I started to get nervous. Had Wisdo anticipated me? So I read the article. And the nervousness turned to defeat. The two main points I made in yesterday's post: that Ruse was essentially making a God of the gaps argument, and that he was putting religion in a highly subordinate position relative to science, were discussed at length in Wisdo's paper. Discussed in almost precisely the terms I had in mind.
Ruse replied to Wisdo in the same issue of the journal, and I'm sure you'll be shocked to learn that for the most part I found his replies inadequate. I can think of other articles that could be written around this issue, that would use Ruse's views as just one part of a larger argument. So I may yet write a paper about this. (Whether I could get it published is a separate issue!) But it will definitely take longer than a week, which means it has to get in line behind a bunch of other partially-formed projects.
Oh well! Maybe I should just stick to math.
This also shows that no real communication is taking place - it does not appear as if Ruse is impressed with counter-arguments or he wouldn't have repeated the same refuted stuff again, nor are others impressed with Ruse's arguments. Nobody who has entered the discussion will ever ever move. One hopes that it is at least influencing people on the fence.
And before anybody says that this is typical of philosophy and would not happen in the empirical sciences: I have seen the same in my area. People are the same everywhere.
F*ck Math! My (non-Emily) cat sitting (leashed) on my deck demands long form articles on why Ruse is both wrong and patronising.
(Don't f*ck math. First, its hard to have sex with noncorporeal ideas. Second, Math is awesome.)
Next time you're in Baltimore, I hope to buy you a drink and expound upon philosophy and math... or force you to adopt a local cat.

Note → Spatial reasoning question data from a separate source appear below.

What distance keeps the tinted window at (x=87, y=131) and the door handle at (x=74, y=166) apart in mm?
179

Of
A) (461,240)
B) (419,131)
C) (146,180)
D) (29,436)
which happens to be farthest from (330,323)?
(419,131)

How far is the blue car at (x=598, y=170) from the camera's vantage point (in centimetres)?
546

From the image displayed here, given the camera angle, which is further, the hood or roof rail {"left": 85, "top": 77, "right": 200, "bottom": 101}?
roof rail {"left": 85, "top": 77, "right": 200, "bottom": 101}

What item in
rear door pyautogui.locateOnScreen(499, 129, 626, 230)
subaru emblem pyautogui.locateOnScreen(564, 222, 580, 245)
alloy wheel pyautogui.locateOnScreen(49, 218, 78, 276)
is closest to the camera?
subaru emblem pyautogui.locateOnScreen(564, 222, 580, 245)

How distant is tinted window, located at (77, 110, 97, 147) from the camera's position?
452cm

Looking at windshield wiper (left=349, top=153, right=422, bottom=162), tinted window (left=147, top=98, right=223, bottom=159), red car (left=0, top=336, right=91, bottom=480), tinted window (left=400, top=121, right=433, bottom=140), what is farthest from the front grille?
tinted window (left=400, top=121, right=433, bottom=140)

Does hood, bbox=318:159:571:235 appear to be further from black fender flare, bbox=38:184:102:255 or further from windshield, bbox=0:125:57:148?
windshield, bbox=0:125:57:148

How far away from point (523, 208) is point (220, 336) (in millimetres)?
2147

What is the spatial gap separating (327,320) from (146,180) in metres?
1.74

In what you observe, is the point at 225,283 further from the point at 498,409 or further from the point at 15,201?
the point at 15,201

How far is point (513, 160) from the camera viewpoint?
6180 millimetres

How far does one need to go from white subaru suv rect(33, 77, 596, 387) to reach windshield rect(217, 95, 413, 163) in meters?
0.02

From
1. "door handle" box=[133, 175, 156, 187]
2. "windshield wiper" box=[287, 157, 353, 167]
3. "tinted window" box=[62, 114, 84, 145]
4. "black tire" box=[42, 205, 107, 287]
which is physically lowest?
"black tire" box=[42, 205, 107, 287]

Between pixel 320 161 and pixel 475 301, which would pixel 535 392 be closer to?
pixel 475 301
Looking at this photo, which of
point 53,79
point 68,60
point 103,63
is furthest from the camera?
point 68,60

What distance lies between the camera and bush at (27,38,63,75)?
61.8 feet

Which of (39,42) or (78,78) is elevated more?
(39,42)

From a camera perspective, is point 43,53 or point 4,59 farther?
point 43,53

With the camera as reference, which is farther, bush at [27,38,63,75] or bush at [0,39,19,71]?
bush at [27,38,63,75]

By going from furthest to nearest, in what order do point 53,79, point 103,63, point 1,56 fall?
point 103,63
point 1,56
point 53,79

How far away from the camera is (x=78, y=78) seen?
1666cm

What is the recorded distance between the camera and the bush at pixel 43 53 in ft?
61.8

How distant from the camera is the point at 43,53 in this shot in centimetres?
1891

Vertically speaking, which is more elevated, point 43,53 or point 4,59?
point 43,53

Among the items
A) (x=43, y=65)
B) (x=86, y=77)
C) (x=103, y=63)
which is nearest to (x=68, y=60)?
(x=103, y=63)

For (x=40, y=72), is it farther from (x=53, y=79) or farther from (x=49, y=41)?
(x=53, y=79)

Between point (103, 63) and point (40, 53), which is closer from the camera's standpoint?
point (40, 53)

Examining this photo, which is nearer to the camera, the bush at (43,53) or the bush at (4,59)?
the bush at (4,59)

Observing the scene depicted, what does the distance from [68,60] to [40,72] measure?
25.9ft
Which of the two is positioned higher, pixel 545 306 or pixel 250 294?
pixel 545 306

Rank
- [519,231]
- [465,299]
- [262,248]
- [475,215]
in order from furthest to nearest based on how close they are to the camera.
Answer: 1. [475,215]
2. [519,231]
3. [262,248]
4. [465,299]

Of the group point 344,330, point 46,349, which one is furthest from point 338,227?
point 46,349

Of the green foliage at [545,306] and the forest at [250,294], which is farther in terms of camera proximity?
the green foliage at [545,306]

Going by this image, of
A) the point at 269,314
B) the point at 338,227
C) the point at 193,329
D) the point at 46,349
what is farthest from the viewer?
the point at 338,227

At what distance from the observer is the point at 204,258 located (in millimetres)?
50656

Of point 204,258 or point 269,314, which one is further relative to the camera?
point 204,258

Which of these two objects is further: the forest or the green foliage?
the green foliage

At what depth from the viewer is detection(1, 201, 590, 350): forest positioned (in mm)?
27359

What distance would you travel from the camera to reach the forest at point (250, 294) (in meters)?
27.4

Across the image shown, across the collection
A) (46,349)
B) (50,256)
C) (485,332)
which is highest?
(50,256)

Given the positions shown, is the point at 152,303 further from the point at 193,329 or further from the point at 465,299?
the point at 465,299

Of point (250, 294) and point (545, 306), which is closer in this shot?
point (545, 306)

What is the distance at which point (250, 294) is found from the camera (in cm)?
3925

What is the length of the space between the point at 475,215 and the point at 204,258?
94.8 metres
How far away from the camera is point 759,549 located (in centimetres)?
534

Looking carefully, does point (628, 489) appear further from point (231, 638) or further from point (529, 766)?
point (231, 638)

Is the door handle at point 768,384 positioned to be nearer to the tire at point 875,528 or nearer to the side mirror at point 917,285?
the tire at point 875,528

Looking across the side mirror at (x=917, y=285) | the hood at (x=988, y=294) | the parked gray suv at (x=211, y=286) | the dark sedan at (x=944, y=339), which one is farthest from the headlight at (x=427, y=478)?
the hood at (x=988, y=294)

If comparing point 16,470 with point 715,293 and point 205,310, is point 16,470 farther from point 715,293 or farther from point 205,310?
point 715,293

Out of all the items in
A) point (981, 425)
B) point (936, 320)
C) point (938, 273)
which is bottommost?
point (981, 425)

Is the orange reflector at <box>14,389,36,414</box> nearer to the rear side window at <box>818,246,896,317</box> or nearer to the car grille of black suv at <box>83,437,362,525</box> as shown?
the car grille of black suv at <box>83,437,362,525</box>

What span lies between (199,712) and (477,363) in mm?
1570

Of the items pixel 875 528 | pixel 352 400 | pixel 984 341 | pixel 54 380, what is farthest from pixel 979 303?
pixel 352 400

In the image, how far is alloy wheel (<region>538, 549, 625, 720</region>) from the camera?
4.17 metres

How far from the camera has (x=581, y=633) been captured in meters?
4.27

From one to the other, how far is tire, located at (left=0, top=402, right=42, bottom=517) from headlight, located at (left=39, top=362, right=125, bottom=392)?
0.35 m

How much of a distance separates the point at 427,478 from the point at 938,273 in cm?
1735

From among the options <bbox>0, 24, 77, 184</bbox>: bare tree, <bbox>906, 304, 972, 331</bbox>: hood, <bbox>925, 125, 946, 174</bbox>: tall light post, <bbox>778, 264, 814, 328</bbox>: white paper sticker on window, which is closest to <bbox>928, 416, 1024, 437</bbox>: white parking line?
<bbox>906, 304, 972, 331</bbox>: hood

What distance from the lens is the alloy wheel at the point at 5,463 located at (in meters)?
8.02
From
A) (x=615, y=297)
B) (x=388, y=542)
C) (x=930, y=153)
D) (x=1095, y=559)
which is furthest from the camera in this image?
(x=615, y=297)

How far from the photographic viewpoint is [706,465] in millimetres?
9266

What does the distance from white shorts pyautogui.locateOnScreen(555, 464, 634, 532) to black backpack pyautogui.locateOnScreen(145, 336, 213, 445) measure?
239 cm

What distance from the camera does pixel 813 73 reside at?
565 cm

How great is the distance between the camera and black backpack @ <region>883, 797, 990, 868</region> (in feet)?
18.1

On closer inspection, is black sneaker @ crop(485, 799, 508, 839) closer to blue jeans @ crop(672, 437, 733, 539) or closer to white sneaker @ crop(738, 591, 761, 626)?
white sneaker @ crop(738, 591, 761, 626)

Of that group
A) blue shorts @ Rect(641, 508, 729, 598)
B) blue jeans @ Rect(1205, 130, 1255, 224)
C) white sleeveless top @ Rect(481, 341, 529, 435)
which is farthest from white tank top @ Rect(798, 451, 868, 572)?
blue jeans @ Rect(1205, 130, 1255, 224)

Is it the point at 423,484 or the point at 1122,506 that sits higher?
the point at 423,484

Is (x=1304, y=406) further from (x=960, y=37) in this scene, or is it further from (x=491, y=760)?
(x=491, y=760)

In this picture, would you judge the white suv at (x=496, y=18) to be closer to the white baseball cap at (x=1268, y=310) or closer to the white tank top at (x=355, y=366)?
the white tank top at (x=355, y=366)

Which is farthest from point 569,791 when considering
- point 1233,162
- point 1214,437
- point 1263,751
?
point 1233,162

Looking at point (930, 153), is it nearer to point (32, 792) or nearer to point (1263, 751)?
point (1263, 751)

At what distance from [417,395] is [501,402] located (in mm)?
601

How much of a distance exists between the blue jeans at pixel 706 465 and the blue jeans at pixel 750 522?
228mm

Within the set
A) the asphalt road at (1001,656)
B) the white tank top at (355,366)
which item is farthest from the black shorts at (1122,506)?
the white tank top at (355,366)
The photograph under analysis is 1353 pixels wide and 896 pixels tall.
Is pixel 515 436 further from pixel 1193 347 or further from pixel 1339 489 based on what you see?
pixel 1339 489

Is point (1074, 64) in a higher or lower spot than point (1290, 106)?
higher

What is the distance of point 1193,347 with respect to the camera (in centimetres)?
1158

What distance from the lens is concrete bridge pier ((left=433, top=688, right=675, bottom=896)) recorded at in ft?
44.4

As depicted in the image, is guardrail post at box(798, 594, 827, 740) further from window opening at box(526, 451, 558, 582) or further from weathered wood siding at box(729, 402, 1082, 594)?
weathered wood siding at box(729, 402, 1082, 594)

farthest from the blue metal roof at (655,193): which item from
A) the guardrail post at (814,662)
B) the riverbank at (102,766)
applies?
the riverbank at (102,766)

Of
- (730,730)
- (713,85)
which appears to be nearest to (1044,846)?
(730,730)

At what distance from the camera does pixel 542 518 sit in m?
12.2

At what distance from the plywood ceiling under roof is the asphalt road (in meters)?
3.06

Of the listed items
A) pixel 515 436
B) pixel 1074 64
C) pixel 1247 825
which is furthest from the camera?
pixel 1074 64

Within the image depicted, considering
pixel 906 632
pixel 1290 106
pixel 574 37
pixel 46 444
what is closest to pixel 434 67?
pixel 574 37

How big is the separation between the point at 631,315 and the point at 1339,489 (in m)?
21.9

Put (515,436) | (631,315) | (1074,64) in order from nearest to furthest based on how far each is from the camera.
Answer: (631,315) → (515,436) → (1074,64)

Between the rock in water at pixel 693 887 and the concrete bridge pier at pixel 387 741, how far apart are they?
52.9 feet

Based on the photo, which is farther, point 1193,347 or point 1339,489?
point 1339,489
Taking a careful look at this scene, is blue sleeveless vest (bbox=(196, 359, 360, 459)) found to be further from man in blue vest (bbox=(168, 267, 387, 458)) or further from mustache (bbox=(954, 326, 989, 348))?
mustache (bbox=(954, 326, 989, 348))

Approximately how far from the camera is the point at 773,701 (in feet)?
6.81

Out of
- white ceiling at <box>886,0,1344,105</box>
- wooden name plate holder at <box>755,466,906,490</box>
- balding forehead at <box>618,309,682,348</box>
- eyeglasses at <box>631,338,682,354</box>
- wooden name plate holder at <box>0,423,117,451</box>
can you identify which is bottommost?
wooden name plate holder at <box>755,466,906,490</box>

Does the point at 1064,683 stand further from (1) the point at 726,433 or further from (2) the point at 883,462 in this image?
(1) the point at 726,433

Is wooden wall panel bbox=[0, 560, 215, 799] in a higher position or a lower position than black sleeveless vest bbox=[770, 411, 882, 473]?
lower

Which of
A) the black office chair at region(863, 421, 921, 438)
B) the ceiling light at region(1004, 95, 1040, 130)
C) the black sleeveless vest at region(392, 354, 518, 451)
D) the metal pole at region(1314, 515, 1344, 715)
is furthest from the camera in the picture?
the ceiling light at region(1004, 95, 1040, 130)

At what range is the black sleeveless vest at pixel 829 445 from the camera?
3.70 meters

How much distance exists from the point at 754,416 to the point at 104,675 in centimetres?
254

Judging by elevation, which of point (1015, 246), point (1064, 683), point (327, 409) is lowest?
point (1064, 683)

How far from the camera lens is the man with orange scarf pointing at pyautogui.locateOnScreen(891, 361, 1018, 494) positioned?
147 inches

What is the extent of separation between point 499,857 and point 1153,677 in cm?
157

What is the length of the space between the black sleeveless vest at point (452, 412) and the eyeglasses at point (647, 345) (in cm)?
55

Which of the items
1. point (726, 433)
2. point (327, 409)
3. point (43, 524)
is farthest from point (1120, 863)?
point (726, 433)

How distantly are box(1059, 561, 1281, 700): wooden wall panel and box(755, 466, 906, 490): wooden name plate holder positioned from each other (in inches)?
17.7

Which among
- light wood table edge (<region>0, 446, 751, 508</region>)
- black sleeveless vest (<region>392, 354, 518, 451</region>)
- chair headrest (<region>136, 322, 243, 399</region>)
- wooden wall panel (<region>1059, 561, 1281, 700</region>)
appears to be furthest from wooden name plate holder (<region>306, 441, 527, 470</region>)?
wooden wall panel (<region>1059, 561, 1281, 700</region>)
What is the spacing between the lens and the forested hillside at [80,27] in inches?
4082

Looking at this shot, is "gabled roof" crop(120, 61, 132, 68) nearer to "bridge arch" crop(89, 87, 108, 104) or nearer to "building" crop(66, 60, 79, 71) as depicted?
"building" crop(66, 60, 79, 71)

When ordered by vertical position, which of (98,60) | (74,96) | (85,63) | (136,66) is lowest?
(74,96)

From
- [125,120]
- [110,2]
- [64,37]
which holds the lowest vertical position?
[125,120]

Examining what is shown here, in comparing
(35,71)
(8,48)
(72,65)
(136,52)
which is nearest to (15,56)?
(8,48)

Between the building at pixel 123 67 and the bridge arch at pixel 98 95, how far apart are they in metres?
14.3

Thanks for the sentiment, I think, but please lay off the profanity. This is a family blog!
tgt wrote: "I hope to buy you a drink and expound upon philosophy and math"
Hmmm, if I were Jason, I would probably welcome an opportunity to discuss philosophy and math, but listening to someone else "expound" on those subjects doesn't sound appealing at all.
Sorry you've been scooped. But actually, I doubt that anything new has been published on the conflict between science and religion for many many years.
@ 6 : Exactly. These matters have long since been cut and dried. There is really nothing new ( i.e. interesting) to add to what was clearly exposed generations ago. All that remains is to take up and read those sources. My personal favorite: Bertrand Russell's treatments.
Science has much yet to reveal about the brain and its manifestation, consciousness and "higher" states of consciousness--what we feel to be spiritual experiences which, I believe, shall be found to all have completely natural neuronal sources which can be examined and from which we'll learn new things but none of it shall have the slightest things to do with either God, gods or organized religions.
Regarding, “These matters have long since been cut and dried.”
I find myself thinking of Francis Fukuyama’s 1989 essay The End of History. Written about the time the Soviet Union and the Warsaw Pact collapsed, it asserted the triumph of the West because Communism had failed and fascism and religious extremeism had already been discredited.
Oh how naïve we were.
Although the relationship between science and religion may seem settled, it is more like deadlocked; like trench warfare: neither side is able to gain advantage. The supporters of science seem to believe time is on their side, that by attrition they will ultimately prevail. This may even be correct, but the advocates for religion have not given up, and will not give up. If supporters of science take their eyes off the ball, things could quickly go wrong.
Rudeness and boorish behavior are not particularly helpful, but complacency would be catastrophic. If rational people keep up the fight, the religious side will eventually choke on its inherent inconsistencies.